THE PROBLEM: Starting at the line that contains "Rank the point" and running through the last line of the records, write each line as one string in a JSON list, leaving out blank lines.

[Spatial relation data]

=-=-=

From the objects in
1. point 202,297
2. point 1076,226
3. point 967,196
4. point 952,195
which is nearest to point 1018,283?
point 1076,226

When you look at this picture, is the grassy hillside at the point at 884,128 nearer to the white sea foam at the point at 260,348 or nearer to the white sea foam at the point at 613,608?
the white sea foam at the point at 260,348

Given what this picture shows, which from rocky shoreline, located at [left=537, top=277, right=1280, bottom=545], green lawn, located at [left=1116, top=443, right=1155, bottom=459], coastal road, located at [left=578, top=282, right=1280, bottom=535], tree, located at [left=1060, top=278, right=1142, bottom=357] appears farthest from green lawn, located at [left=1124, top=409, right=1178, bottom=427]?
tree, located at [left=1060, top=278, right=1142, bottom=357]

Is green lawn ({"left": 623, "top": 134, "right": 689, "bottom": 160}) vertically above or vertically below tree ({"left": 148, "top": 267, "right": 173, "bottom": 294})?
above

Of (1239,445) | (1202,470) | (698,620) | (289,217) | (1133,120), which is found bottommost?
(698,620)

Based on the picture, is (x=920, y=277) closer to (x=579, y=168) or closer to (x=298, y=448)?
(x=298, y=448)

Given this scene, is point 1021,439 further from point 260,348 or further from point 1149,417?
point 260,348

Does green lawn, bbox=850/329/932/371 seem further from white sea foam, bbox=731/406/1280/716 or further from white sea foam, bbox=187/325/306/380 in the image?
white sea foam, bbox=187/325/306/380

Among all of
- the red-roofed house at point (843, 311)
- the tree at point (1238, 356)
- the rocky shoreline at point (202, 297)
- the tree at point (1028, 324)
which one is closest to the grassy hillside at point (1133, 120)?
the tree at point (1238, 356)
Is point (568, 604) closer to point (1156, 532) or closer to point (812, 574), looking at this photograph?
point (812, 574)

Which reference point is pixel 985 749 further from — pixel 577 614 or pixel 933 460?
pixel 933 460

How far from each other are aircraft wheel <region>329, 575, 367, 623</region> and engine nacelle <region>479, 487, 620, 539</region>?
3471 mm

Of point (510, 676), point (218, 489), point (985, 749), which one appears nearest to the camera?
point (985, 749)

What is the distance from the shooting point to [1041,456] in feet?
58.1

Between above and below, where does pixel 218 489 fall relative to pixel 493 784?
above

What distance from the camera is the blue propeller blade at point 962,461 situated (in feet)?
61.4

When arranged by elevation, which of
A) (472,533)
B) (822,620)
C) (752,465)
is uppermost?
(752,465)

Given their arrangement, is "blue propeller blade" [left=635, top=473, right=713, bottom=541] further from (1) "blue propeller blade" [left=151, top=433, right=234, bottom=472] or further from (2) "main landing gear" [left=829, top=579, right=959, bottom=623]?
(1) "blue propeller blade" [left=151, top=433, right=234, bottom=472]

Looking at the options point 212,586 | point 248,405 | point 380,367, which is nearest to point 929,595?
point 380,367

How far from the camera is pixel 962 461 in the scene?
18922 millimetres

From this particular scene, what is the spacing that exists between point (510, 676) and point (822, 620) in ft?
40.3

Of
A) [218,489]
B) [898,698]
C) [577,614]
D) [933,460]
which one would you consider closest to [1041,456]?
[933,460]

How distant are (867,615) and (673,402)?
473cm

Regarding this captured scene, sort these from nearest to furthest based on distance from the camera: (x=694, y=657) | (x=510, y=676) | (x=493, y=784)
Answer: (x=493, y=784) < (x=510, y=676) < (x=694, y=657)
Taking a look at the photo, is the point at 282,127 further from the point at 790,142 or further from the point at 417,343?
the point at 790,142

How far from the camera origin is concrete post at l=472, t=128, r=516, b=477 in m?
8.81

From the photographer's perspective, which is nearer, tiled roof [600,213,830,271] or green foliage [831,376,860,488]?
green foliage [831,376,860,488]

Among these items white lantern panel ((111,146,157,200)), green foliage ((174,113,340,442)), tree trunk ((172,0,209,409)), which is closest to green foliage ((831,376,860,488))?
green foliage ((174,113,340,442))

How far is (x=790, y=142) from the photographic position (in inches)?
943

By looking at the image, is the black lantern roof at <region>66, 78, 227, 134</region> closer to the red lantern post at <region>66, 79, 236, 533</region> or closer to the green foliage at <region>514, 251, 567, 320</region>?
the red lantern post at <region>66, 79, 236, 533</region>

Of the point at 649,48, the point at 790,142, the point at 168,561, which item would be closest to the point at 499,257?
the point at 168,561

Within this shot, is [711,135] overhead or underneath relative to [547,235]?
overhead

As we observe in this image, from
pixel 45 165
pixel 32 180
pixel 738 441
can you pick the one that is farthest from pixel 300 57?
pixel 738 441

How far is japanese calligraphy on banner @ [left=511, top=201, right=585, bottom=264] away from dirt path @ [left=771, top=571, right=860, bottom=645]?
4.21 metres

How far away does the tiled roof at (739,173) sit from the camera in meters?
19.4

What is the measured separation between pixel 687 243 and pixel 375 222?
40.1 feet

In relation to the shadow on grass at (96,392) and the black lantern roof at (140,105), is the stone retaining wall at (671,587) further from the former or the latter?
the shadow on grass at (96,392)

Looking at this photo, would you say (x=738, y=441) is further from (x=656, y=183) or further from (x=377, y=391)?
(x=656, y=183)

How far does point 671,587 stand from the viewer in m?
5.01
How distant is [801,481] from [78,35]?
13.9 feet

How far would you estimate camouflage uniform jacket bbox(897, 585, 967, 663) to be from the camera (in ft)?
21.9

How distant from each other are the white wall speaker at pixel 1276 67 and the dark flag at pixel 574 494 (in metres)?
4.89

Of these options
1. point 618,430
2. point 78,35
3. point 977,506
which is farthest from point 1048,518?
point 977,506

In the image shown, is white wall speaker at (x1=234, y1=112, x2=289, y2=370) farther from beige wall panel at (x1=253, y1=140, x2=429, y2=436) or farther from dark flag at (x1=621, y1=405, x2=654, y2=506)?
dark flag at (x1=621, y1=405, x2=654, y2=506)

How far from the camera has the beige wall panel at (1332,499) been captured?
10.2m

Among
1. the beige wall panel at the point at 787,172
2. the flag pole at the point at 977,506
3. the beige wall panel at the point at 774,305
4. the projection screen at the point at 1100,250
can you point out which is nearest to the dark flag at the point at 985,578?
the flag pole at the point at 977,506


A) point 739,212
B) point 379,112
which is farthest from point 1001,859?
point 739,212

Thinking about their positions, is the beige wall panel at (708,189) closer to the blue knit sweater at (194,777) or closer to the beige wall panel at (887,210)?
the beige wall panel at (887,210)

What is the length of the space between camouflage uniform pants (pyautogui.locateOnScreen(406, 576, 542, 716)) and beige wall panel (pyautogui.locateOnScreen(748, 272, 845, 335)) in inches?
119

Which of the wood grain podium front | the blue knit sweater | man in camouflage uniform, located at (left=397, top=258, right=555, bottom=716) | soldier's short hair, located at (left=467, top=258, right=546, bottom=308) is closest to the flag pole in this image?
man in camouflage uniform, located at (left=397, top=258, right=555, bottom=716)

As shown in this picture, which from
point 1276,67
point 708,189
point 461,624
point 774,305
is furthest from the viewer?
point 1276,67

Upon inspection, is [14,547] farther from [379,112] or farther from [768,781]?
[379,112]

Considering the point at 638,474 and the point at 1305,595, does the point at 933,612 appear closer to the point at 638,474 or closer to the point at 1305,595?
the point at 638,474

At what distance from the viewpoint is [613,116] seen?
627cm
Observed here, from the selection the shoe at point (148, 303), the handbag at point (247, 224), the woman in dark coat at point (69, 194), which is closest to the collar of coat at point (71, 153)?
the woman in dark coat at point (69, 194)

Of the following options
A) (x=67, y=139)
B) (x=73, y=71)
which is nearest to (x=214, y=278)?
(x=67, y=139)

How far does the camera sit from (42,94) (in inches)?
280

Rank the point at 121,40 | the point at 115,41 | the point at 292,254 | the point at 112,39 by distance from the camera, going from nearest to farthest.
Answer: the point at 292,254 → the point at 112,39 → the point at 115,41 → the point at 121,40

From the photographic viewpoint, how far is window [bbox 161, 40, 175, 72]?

=-=-=

ANSWER BELOW:
[
  "Rank the point at 121,40 | the point at 115,41 | the point at 292,254 | the point at 112,39 by distance from the camera, going from nearest to farthest.",
  "Answer: the point at 292,254 → the point at 112,39 → the point at 115,41 → the point at 121,40",
  "From the photographic viewpoint, how far is window [bbox 161, 40, 175, 72]?"
]